Trump or Haley? Alaska Republicans vote Tuesday

man and woman in business attire walk down a hallway
Then-president Donald Trump and Nikki Haley, his UN ambassador in 2018. Her criticism of him as a candidate has grown increasingly pointed as they compete for the 2024 nomination. (Official White House photo, 2018)

Alaska Republicans can vote Tuesday for a presidential nominee in the party-run poll. Donald Trump, Nikki Haley and Vivek Ramaswamy are on the ballot. 

Alaska’s Super Tuesday event isn’t a traditional state-run election. It’s organized by the party. The polls will be open from 3 to 8 pm Tuesday at nearly two dozen sites around the state, mostly churches and community centers. 

Kelly Tshibaka, chair of Trump’s Alaska campaign, said she’s striving to get a good turnout for Trump to guard against any move Haley might make to convert delegates to win the Republican nomination.

“One of the theories out there is that there will be a real effort at the national convention to do a procedural play, or an overthrow play … And so we want to make sure that we have a really strong, if not a unanimous, showing for Trump for delegates,” Tshibaka said.

Meanwhile, Haley’s Alaska campaign is working the phones to boost turnout for the former South Carolina governor. Haley’s Alaska co-chair, Art Hackney, said some Trump supporters are hostile to the idea that Haley is even running.

“As long as she’s got money, and people expressing support, she has every right to go forward and continue campaigning,” Hackney said. “And then (the process) has every right to play itself out. Because we don’t know how anything’s going to end. We never do in politics.”

To vote in what’s officially called a “Presidential Preference Poll” voters have to be registered Republicans. State party chair Ann Brown said Alaskans can register or change their registration on site and still participate. She said voters just need to bring a driver’s license or other official photo i.d. The volunteers at the polling site will verify eligibility by looking up the voter registration records, she said.

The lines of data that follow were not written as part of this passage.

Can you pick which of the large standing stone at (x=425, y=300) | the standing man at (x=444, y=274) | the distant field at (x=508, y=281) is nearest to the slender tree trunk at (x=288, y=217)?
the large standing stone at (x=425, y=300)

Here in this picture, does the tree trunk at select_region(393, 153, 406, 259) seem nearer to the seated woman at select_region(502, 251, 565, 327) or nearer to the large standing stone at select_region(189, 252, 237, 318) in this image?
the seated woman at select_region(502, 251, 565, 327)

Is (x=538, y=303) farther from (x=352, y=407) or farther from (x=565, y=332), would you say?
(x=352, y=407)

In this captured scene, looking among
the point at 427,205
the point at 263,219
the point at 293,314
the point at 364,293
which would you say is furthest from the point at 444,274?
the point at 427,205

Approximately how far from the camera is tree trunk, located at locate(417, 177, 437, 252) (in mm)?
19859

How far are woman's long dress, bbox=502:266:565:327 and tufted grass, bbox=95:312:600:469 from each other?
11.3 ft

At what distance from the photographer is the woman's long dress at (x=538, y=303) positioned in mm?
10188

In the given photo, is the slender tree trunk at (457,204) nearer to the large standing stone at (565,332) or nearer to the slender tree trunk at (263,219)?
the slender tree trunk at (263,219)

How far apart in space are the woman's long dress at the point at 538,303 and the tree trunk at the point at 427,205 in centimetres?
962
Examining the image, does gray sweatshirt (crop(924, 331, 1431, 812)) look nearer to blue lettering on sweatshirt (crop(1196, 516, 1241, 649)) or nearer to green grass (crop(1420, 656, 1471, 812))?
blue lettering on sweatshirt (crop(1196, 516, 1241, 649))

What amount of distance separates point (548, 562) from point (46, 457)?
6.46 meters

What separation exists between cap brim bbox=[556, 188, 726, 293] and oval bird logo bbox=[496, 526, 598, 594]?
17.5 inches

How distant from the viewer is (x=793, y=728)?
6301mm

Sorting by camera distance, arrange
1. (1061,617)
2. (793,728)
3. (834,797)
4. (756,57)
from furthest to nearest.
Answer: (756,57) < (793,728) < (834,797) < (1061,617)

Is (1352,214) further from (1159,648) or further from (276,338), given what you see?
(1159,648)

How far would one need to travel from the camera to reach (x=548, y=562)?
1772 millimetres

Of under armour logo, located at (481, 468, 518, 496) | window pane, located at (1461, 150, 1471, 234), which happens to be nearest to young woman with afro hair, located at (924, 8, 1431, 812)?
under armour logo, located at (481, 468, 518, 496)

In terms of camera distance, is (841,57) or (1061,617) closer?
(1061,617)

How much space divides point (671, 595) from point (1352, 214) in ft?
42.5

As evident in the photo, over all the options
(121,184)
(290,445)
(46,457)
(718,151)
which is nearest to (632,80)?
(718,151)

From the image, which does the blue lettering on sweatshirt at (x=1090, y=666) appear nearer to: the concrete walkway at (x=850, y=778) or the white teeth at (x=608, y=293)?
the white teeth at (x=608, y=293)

Ramaswamy dropped out of the race in January and endorsed Trump, but Brown said the party has no mechanism for removing him from the ballot. 

The party expects to report results Tuesday night on its social media pages, with final results coming on March 11.

The presidential preference poll determines how Alaska’s 29 delegates to the national Republican nominating convention will be awarded. Any candidate receiving less than 13% of the vote won’t get any delegates.

Many communities off the road system, particularly in Western Alaska, the entire North Slope, and House District 2 in Southeast, have no polling sites. Brown said Republicans who live there can vote if they happen to be visiting somewhere else that has a polling place. She said the preference poll is run by volunteers and that limited where the party could set up a voting site.

As for Alaska’s Democrats, they’ll have the chance to choose their presidential nominee April 13. Two names will be on the ballot: President Joe Biden and challenger Dean Phillips.